The advantage of using a segmentation method based on the conversion of the tracer uptake to pO₂ instead of the simple one based on a given threshold for the ratio of the uptake in the tumour and in the well-oxygenated reference region lays beyond the definition of the target. Thus, the resulting pO₂ distribution and the related radiation sensitivity or resistance could be used for calculating the dose boost needed to be prescribed and subsequently delivered to achieve a certain level of control as reported in Table 2. It should be noted that the underlying assumption in this study has been that the clonogen density was the same in all voxels of the target volume, in line with the earlier proposal on the topic [15]. This however might not be the case in all clinical tumours and additional information would be required on clonogen distribution in the tumour.
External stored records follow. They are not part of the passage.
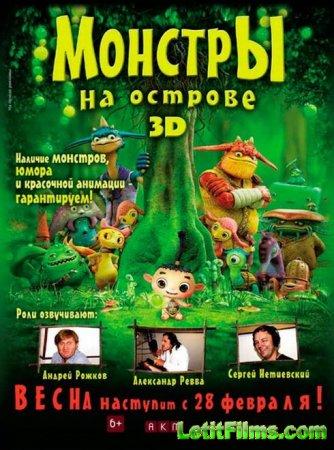 Скачать с letitbit Монстры на острове 3D / Friends: Mononokeshima no Naki ( ...
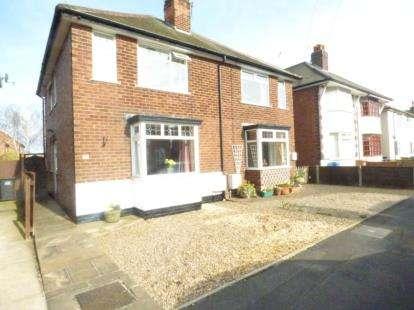 3 Bedrooms Semi Detached House for sale in Cedar Avenue, Long Eaton, Nottingham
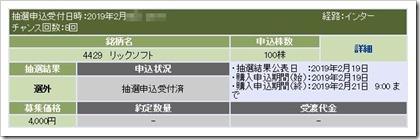 リックソフト(4429)IPO選外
In principle, such information could be obtained with either FDG-PET [21] or with DW-MRI [22]. It should be mentioned however that analysing the impact of the heterogeneous distribution of the clonogenic cell density is beyond the scope of this paper as the simultaneous use of information from multiple imaging modalities is not straightforward [2] and therefore it is planned to be investigated in a future study.
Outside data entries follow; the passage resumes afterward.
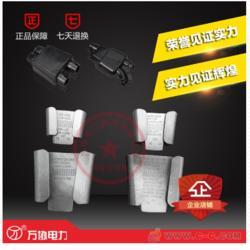 安普线夹楔型并沟线夹JXL.JXD系列专利产品厂家直销图片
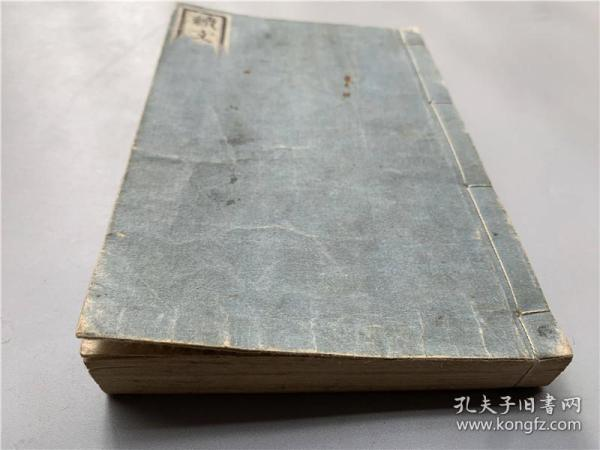 """A full-length, three-volume and three-volume volume with the carved version of """"The Continuation of Wenwenyuan's Beads"""", the book brand is covered with the star seal of Wenqu, a preface to the cultural year, and the 11th edition of Kuan Zheng. An introductory template for studying Chinese poetry in Japan. It contains Chinese best-selling phrases, chanting poems, praises, etc."""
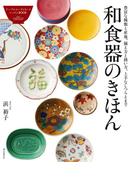 和食器のきほん(テーブルコーディネートレッスンBOOK)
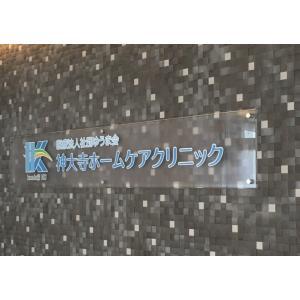 壁面看板/アクリルタイプの無料お見積り|diykanbanstore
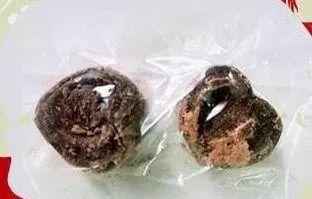 警惕!这些饼干、糖果、饮料……竟然都是新型毒品,千万别吃!插图32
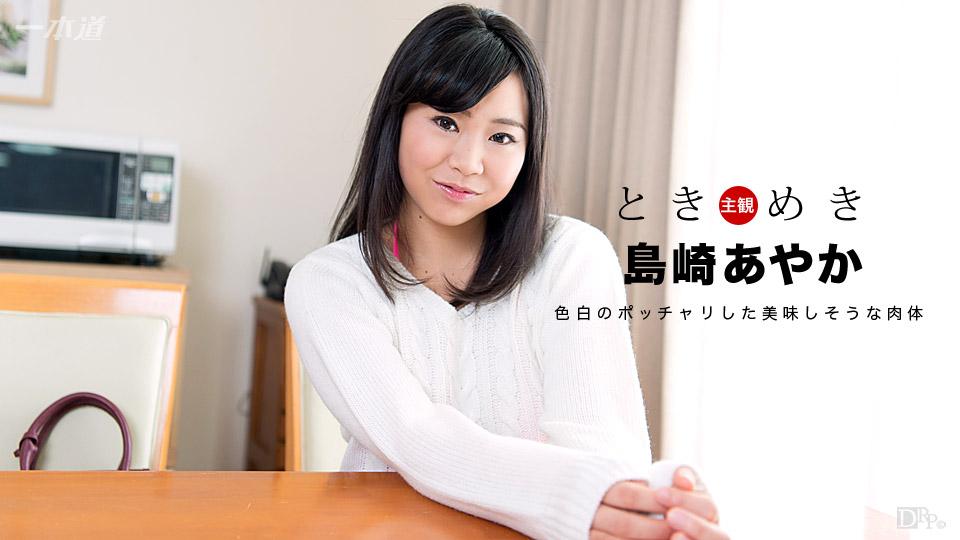 [3002-PPV-070417_548] Ayaka Shimazaki - HeyDouga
As previously mentioned, the clinical application of this model, as that of any other model, has to be preceded by validation against clinical outcome, once it will become available. One approach could be by predicting the local recurrence or local control based on the comparison between the delivered dose distribution to the patients presenting hypoxic targets and the calculated dose to be delivered in order to achieve a high tumour control probability.

Concluding, the present study presented a conversion function between ¹⁸F-HX4-PET uptake and partial oxygen pressure that could be used for the automatic identification of HTVs. In addition, it was shown that the conversion function allows the quantification of the oxygen partial pressure in these volumes, which could subsequently be used for the purpose of hypoxia dose-painting based on ¹⁸F-HX4-PET imaging following the validation of the model against the clinical outcome.

Disclosure statement

No potential conflict of interest was reported by the author.

Additional information

Funding

This work was partly funded by the European Union Seventh Framework Programme ARTFORCE project. Financial support from the Cancer Research Foundations of Radiumhemmet is also gratefully acknowledged.